++++ DATA EXTRACTS ++++

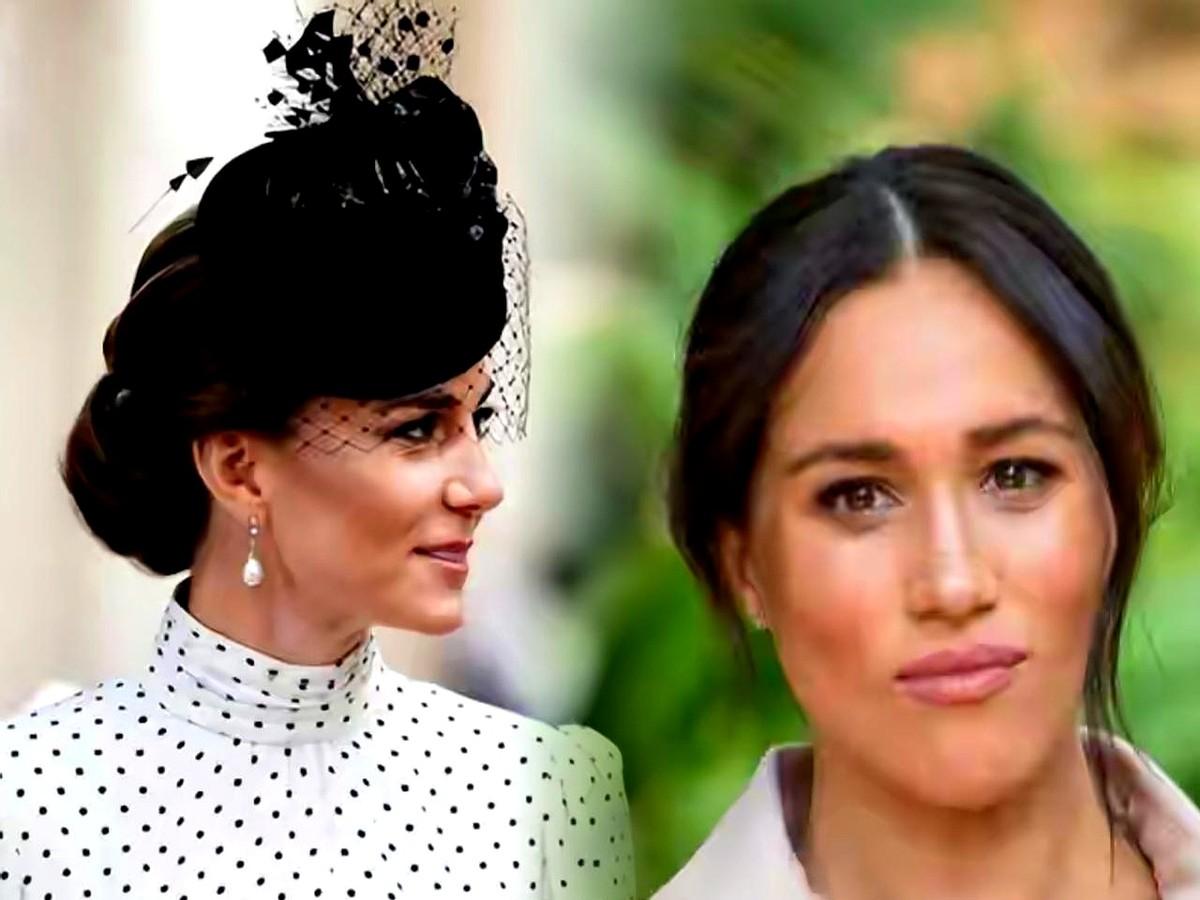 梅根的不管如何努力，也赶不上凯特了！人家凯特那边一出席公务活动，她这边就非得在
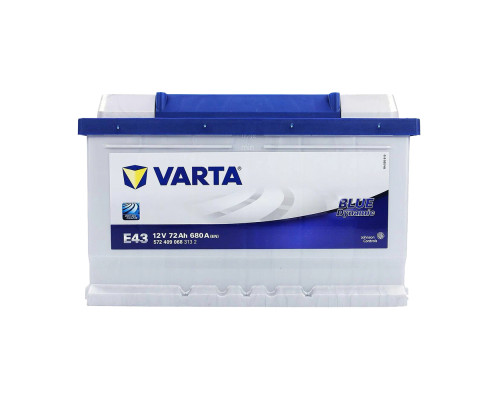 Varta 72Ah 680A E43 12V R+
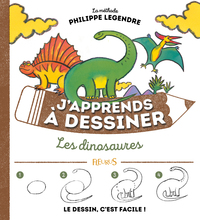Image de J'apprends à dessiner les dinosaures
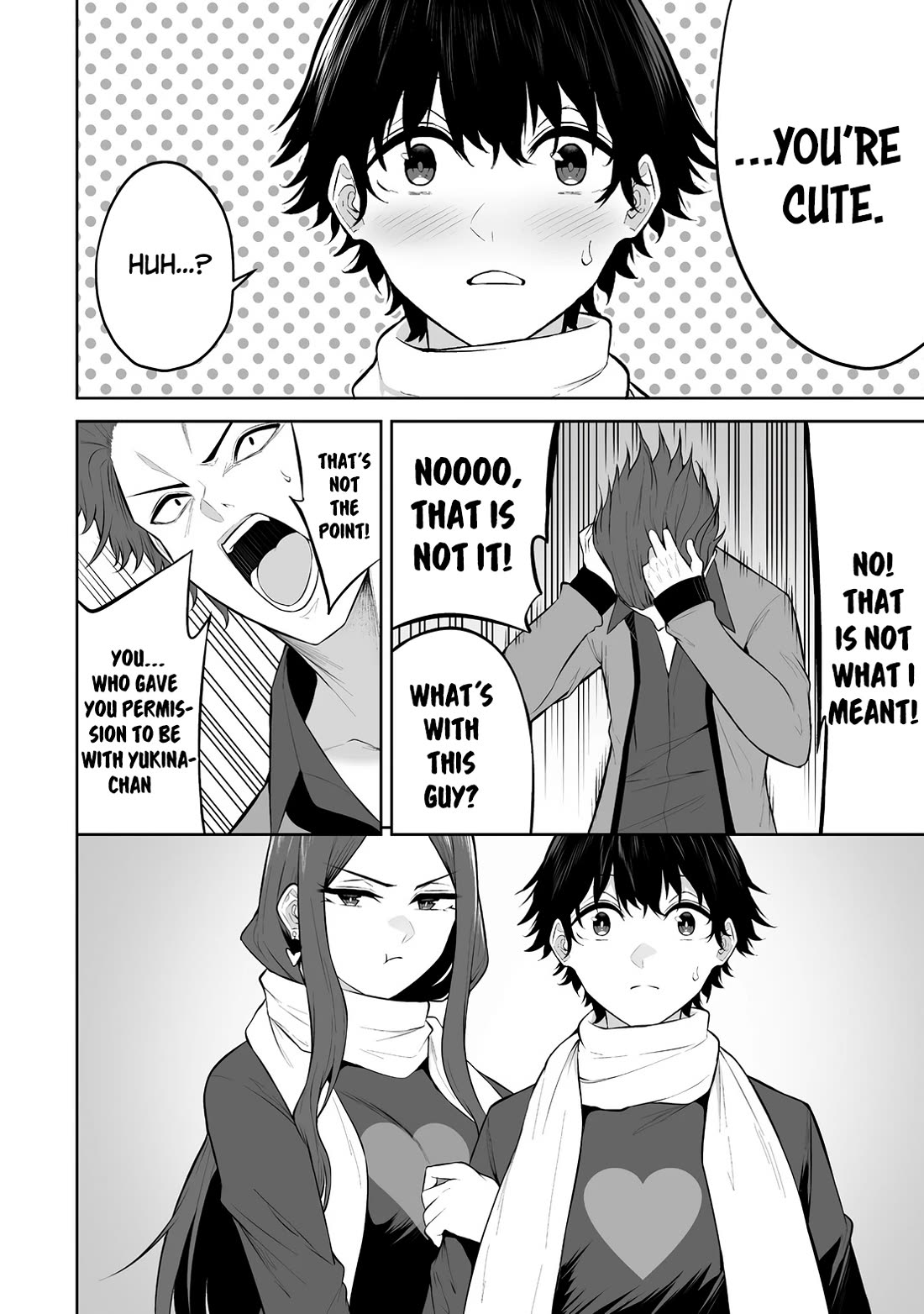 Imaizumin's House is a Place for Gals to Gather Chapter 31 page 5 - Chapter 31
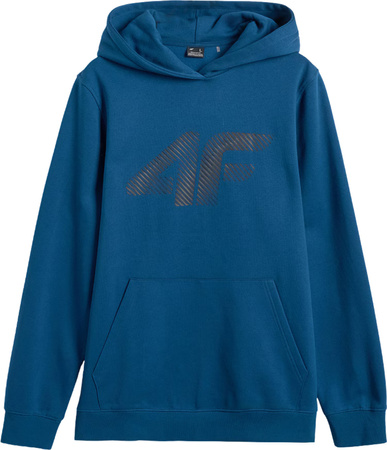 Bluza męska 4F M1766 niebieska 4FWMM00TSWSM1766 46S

++++
++++ DATA EXTRACTS ++++

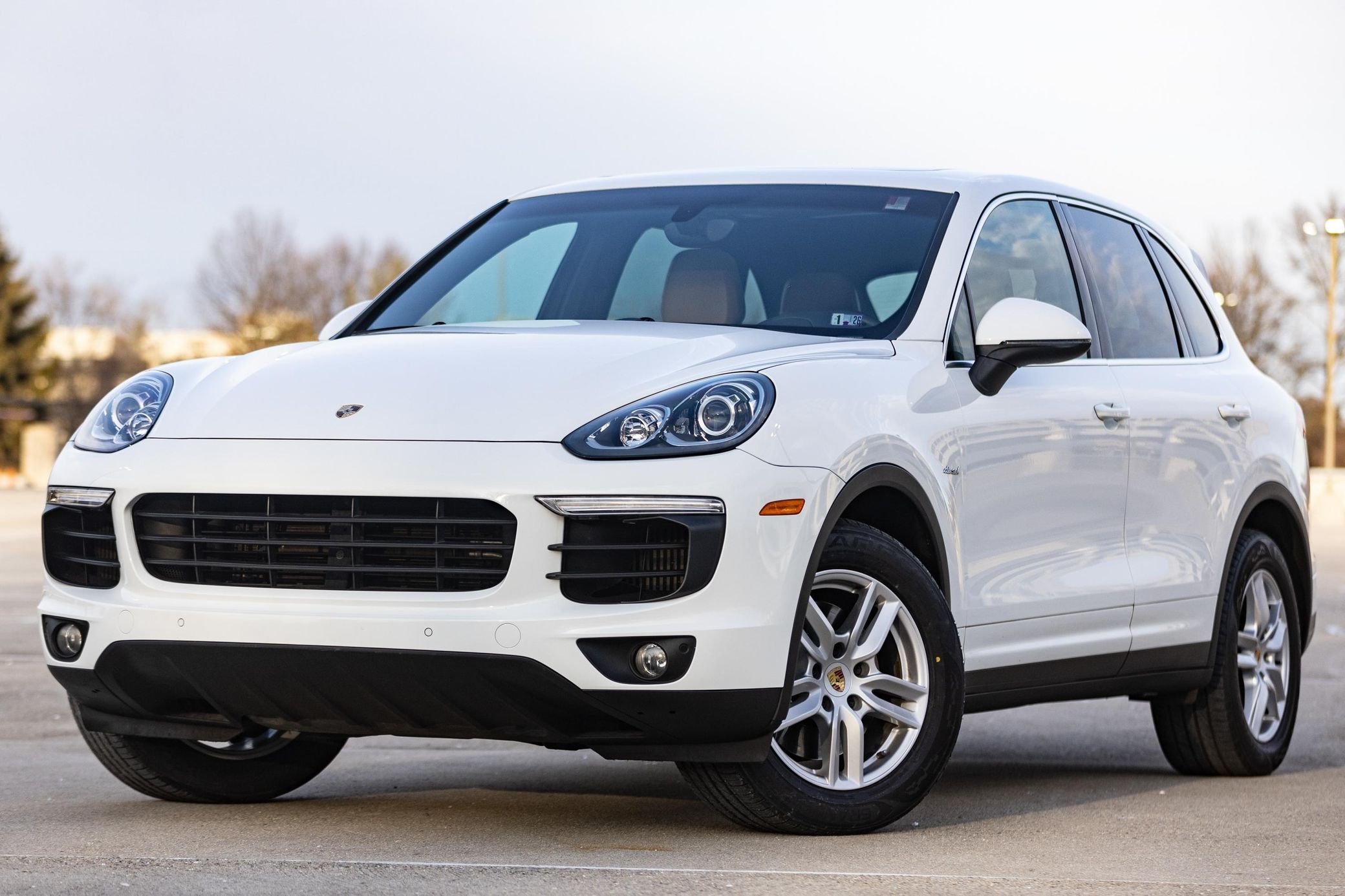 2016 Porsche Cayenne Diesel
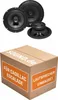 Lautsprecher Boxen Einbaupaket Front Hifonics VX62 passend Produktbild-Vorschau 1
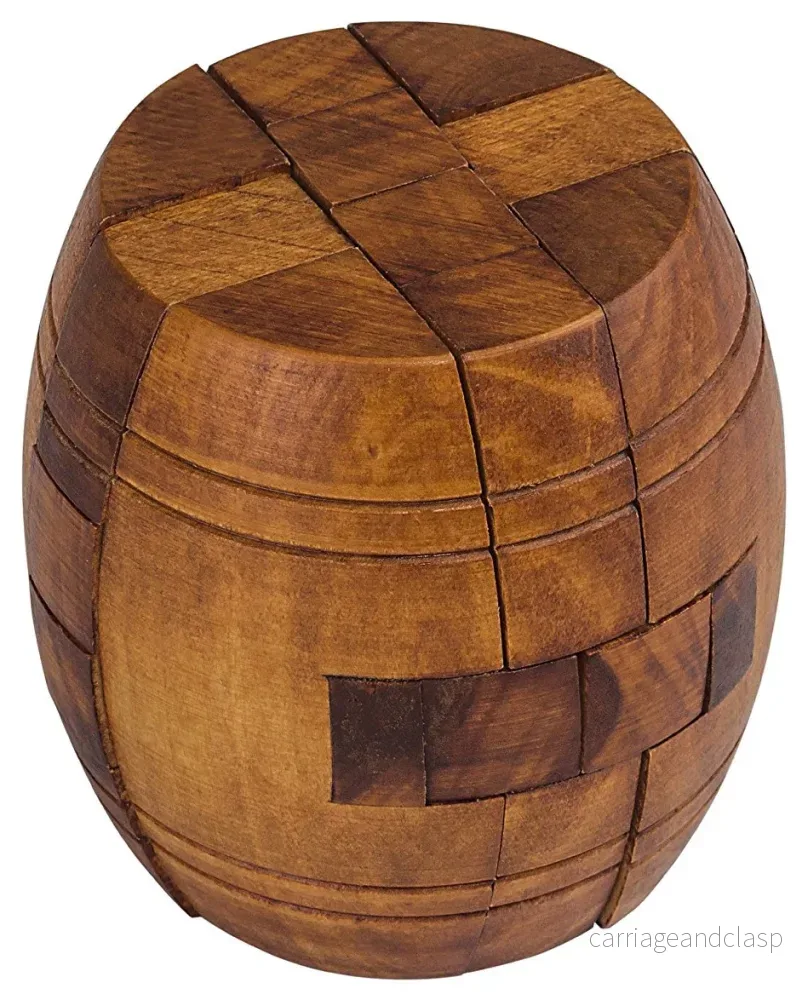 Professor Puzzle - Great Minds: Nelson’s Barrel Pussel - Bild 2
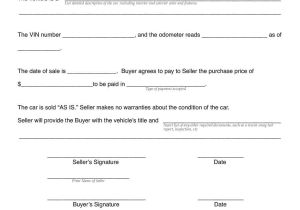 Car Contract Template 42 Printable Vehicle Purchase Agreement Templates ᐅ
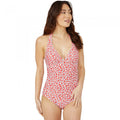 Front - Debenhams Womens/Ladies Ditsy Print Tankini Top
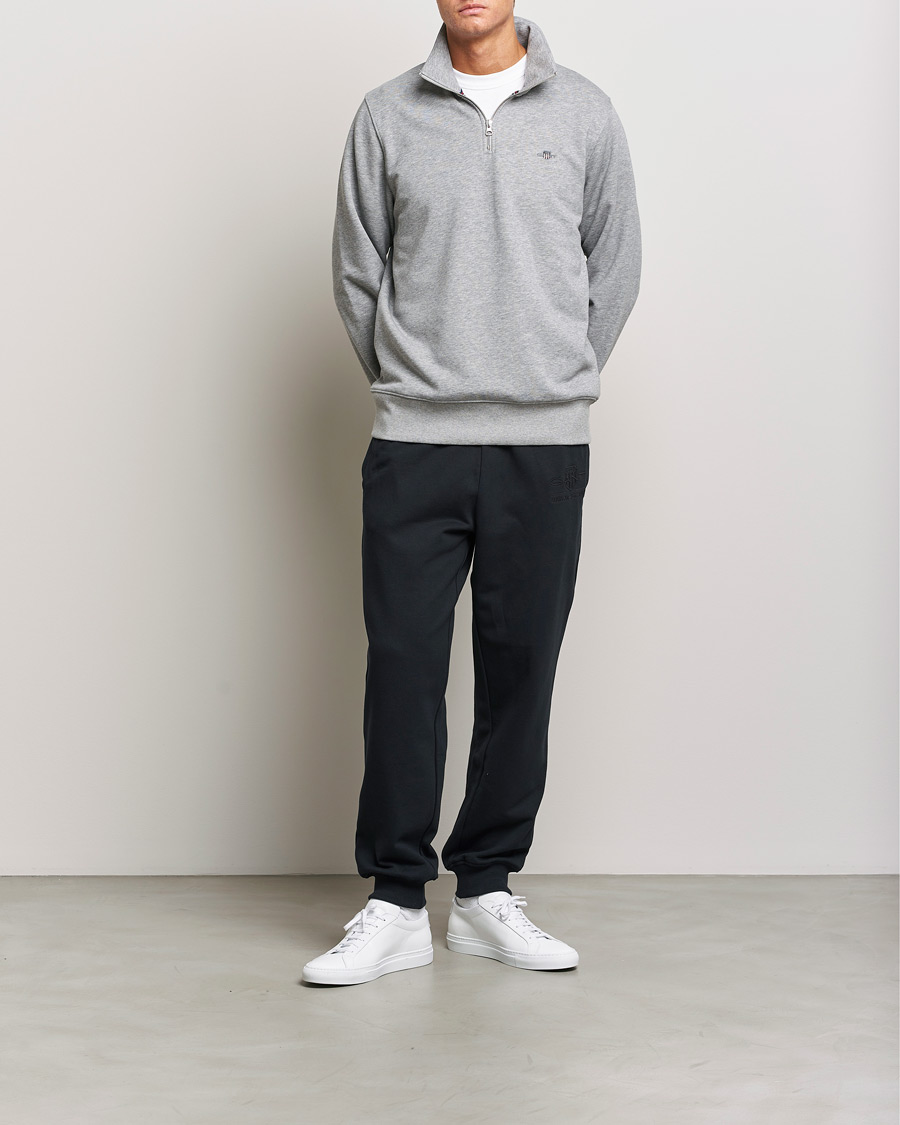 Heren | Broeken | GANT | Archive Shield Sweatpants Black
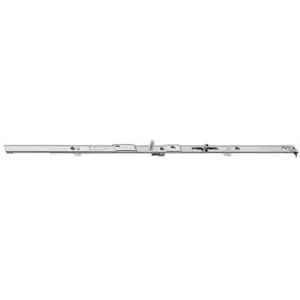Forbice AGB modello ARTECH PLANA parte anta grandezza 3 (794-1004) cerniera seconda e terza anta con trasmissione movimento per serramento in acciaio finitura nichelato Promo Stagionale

++++

**WHAT IS EXPECTED**
Copy out exactly the lines above beginning with the line that contains "2016 Porsche Cayenne Diesel" and finishing with the line that contains "Forbice AGB modello", including both; leave the pictures out.

**REPLY TO THE EXERCISE**
 2016 Porsche Cayenne Diesel
 Lautsprecher Boxen Einbaupaket Front Hifonics VX62 passend Produktbild-Vorschau 1
 Professor Puzzle - Great Minds: Nelson’s Barrel Pussel - Bild 2
 Car Contract Template 42 Printable Vehicle Purchase Agreement Templates ᐅ
 Front - Debenhams Womens/Ladies Ditsy Print Tankini Top
 Heren | Broeken | GANT | Archive Shield Sweatpants Black
Forbice AGB modello ARTECH PLANA parte anta grandezza 3 (794-1004) cerniera seconda e terza anta con trasmissione movimento per serramento in acciaio finitura nichelato Promo Stagionale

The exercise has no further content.